> _DOCUMENT_:
DOI

10.5703/1288284316010

Abstract

Most departments of transportation, including Indiana, currently use the Superpave mixture design method to design asphalt mixtures. This method specifies that the optimum asphalt content for a given gradation be selected at 4 percent air voids. During construction, these mixtures are typically compacted to 7-8 percent air voids. If mixtures were designed to be more compactable in the field they could be compacted to the same density as the laboratory mixture design, which would increase pavement durability by decreasing the in-place air voids. The objective of this research was to optimize the asphalt mixture design in order to increase in-place asphalt pavement durability without sacrificing the permanent deformation characteristics of the mixture.

Three asphalt mixtures were designed using the standard Superpave design method at 100 gyrations of the Superpave Gyratory Compactor, suitable for traffic levels of 3 to 30 million Equivalent Single Axle Loads. Each mixture was then used as a starting point to design three additional mixtures using 70, 50, and 30 gyrations, with optimum binder content chosen at 5 percent air voids, rather than the currently specified 4 percent. The effective asphalt content was held constant for the original and redesigned mixtures. Permanent deformation characteristics of the sets of four mixtures were determined by measuring the dynamic modulus and flow number. The results suggest that the mixture designs produced using 70, 50, and 30 gyrations had permanent deformation characteristics equal to or better than the original 100-gyration mixtures.

> _EXERCISE SET_:
a: Answer these questions from the asphalt mixture abstract:
(i) At what percentage of air voids does the Superpave method select the optimum asphalt content?
(ii) To what air voids are these mixtures typically compacted during construction?
(iii) Which two measurements were used to determine the permanent deformation characteristics of the mixtures?
b: In the entries, change every "detector" to "classifier" in the stretch from the start of the entries through the line containing "cracked asphalt [0, 378, 696, 664]", keeping all other wording the same. Give only that stretch, without the pictures.
The asphalt mixture abstract and the entries come from unrelated sources.

> _Data extracted from a collection_:
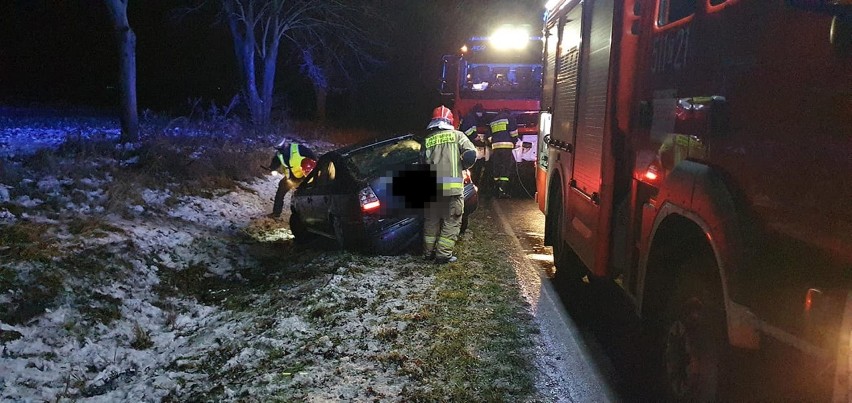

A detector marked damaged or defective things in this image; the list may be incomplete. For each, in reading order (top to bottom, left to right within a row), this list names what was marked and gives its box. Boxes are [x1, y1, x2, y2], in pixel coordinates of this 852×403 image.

crashed black car [290, 136, 480, 256]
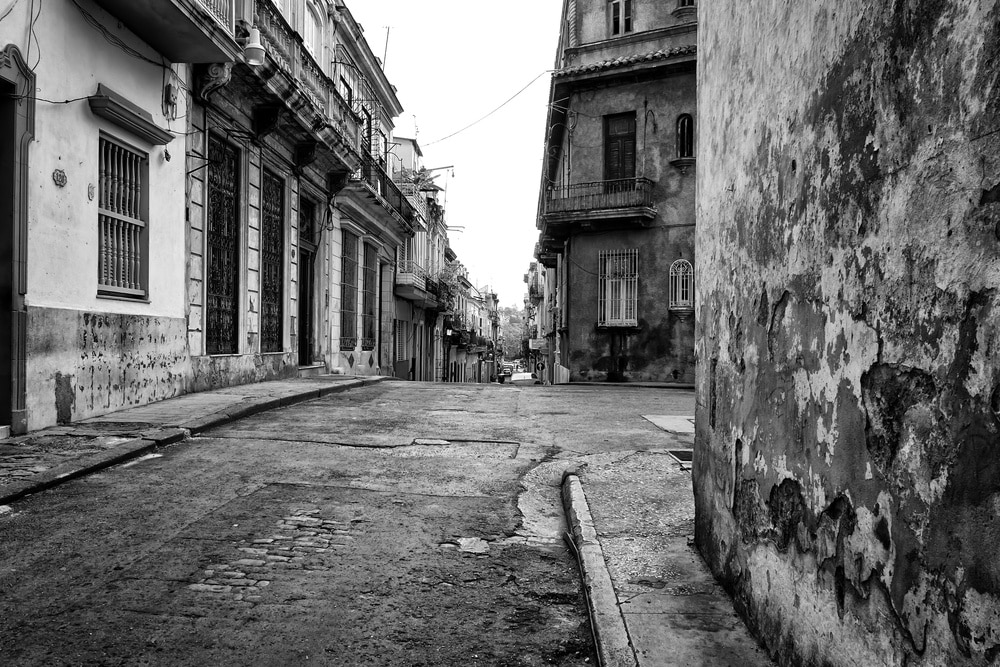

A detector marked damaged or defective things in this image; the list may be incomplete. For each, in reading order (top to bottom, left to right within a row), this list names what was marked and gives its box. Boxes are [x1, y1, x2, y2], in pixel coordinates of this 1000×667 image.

peeling plaster wall [26, 306, 189, 430]
peeling plaster wall [696, 1, 1000, 667]
cracked asphalt [0, 378, 696, 664]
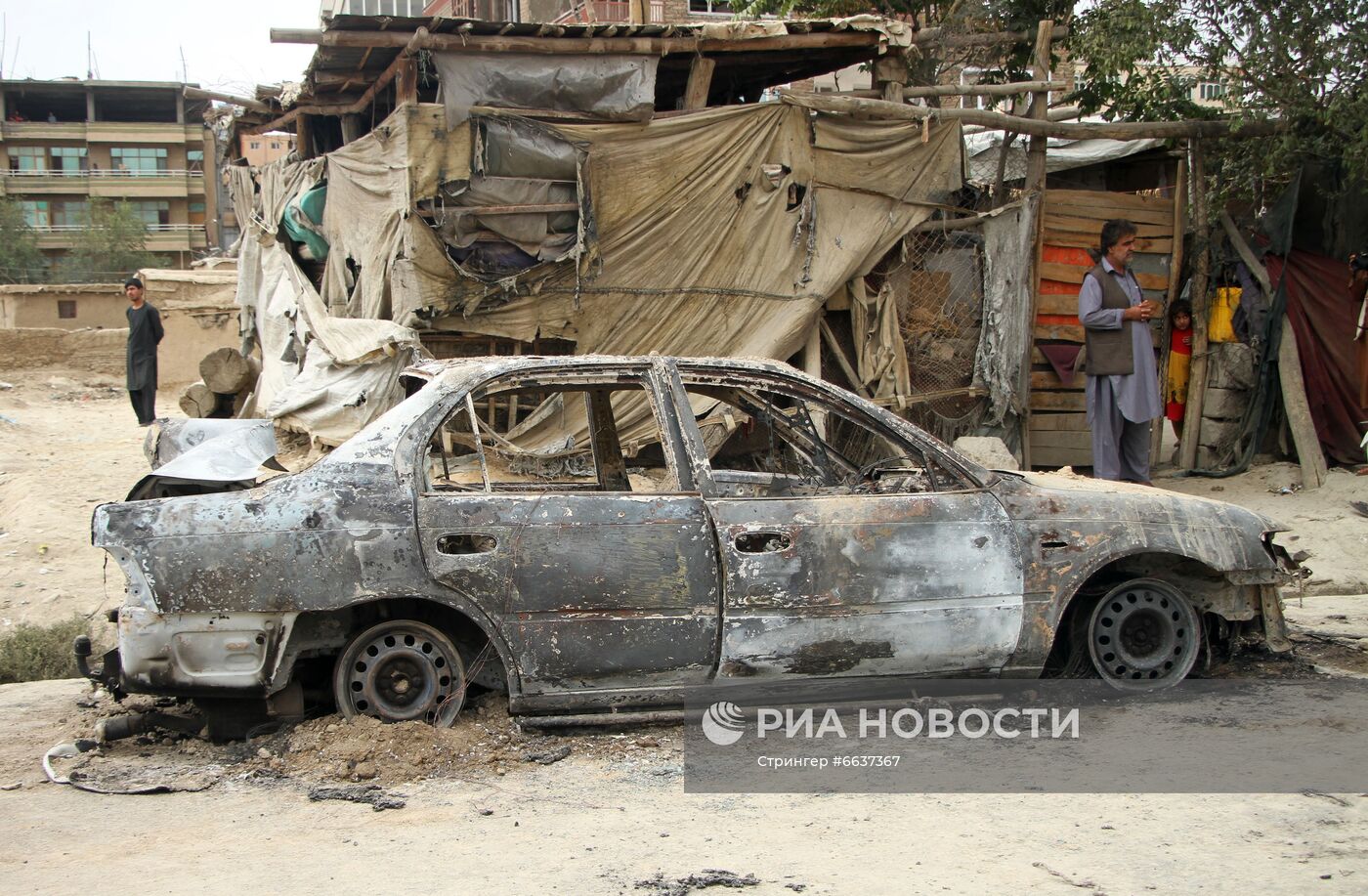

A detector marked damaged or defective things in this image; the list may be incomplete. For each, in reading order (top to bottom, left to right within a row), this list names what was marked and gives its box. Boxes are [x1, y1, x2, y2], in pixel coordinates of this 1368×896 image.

> _WRITTEN ANSWERS_:
a:
(i) 4 percent
(ii) 7-8 percent
(iii) Dynamic modulus and flow number

b:
A classifier marked damaged or defective things in this image; the list may be incomplete. For each, in reading order (top to bottom, left to right within a row), this list names what was marked and gives its box. Boxes are [x1, y1, x2, y2], in pixel coordinates of this 852×403 image.

crashed black car [290, 136, 480, 256]

A classifier marked damaged or defective things in this image; the list may be incomplete. For each, in reading order (top to bottom, left to right within a row), this list names what was marked and gives its box. Boxes are [x1, y1, x2, y2], in pixel coordinates of this 1000×667 image.

peeling plaster wall [26, 306, 189, 430]
peeling plaster wall [696, 1, 1000, 667]
cracked asphalt [0, 378, 696, 664]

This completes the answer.